Une cérémonie s’est tenue au siège de la Direction générale des douanes, présidée par le directeur général de l’institution tunisienne. Étaient également présents l’ambassadeur de la République de Corée du Sud à Tunis, la directrice générale du département informatique des douanes sud-coréennes, le PDG de l’Agence coréenne de coopération douanière (CUPIA), ainsi que des représentants du ministère tunisien des Affaires étrangères. Une délégation coréenne et plusieurs hauts responsables des douanes tunisiennes ont aussi participé à l’événement.
Le directeur général des douanes tunisiennes a souligné l’importance de la coopération bilatérale dans ce secteur, en particulier grâce à ce projet entièrement financé par la partie sud-coréenne. Selon lui, l’objectif est de numériser les procédures douanières et d’accroître la transparence des échanges administratifs avec les opérateurs économiques, notamment lors de l’application des tarifs préférentiels prévus par les accords bilatéraux et multilatéraux.
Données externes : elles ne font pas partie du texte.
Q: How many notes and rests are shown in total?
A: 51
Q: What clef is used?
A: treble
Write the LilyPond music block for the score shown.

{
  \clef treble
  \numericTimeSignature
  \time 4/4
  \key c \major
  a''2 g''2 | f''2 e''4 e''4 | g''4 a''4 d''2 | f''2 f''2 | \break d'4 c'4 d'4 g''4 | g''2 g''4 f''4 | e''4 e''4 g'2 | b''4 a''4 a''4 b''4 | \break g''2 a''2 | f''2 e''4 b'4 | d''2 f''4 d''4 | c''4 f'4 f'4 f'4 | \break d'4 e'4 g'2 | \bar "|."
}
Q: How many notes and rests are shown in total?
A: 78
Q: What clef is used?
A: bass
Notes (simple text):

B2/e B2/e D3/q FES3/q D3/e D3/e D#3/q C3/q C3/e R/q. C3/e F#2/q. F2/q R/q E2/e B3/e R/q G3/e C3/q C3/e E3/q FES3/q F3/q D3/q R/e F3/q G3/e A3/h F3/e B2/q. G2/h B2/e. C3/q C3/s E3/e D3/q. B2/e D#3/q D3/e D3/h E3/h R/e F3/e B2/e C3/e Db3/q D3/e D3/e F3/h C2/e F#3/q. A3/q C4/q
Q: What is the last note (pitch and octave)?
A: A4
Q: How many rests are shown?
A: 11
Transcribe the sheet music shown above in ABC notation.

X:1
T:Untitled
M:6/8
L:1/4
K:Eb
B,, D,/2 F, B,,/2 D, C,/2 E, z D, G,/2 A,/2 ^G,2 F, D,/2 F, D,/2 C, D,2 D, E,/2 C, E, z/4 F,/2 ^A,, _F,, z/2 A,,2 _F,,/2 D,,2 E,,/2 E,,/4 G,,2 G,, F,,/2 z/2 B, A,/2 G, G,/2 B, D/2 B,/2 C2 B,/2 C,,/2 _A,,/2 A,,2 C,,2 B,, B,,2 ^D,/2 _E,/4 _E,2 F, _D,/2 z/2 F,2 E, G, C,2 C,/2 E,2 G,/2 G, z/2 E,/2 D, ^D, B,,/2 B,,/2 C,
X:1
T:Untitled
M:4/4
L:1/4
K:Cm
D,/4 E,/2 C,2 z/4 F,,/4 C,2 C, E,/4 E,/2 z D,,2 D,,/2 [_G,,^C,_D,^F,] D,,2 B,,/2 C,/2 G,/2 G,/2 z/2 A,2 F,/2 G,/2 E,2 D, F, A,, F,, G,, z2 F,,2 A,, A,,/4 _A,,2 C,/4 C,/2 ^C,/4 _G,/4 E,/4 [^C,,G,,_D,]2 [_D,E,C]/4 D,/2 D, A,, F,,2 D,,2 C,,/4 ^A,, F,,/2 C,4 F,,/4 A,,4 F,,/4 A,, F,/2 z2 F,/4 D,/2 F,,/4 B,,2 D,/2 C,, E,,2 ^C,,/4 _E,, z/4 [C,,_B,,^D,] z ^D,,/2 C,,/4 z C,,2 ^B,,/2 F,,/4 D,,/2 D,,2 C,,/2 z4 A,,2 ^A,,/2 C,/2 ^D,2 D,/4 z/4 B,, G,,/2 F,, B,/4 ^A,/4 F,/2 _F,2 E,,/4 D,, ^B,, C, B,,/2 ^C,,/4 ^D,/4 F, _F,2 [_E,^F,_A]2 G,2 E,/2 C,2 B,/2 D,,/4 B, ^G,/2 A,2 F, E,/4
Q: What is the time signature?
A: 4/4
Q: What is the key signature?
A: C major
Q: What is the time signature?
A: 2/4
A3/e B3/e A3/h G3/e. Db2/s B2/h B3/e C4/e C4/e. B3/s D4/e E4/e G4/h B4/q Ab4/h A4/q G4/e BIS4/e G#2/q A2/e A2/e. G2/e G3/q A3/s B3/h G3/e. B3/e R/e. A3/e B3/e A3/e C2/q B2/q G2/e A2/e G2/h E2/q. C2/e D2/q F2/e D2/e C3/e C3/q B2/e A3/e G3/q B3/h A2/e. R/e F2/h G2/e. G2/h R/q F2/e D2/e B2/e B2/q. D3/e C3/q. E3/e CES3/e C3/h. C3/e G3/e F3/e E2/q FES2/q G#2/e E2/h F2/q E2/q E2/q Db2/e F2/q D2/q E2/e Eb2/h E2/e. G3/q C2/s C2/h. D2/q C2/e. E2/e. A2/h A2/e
De son côté, l’ambassadeur sud-coréen à Tunis a réaffirmé l’engagement de son pays à faire réussir ce système électronique intégré, ainsi que sa volonté de renforcer davantage la coopération avec l’administration tunisienne. Il a rappelé que les programmes conjoints revêtent une importance particulière dans le domaine douanier pour soutenir la digitalisation des procédures, conformément au mémorandum d’entente signé entre les deux parties sur la coopération et l’assistance mutuelle.
Selon le communiqué officiel, ce système permettra aux opérateurs économiques et aux services douaniers de déterminer électroniquement l’origine des marchandises, en se fondant sur les règles d’origine propres à chaque accord, ce qui contribuera à une application correcte des dispositions conventionnelles.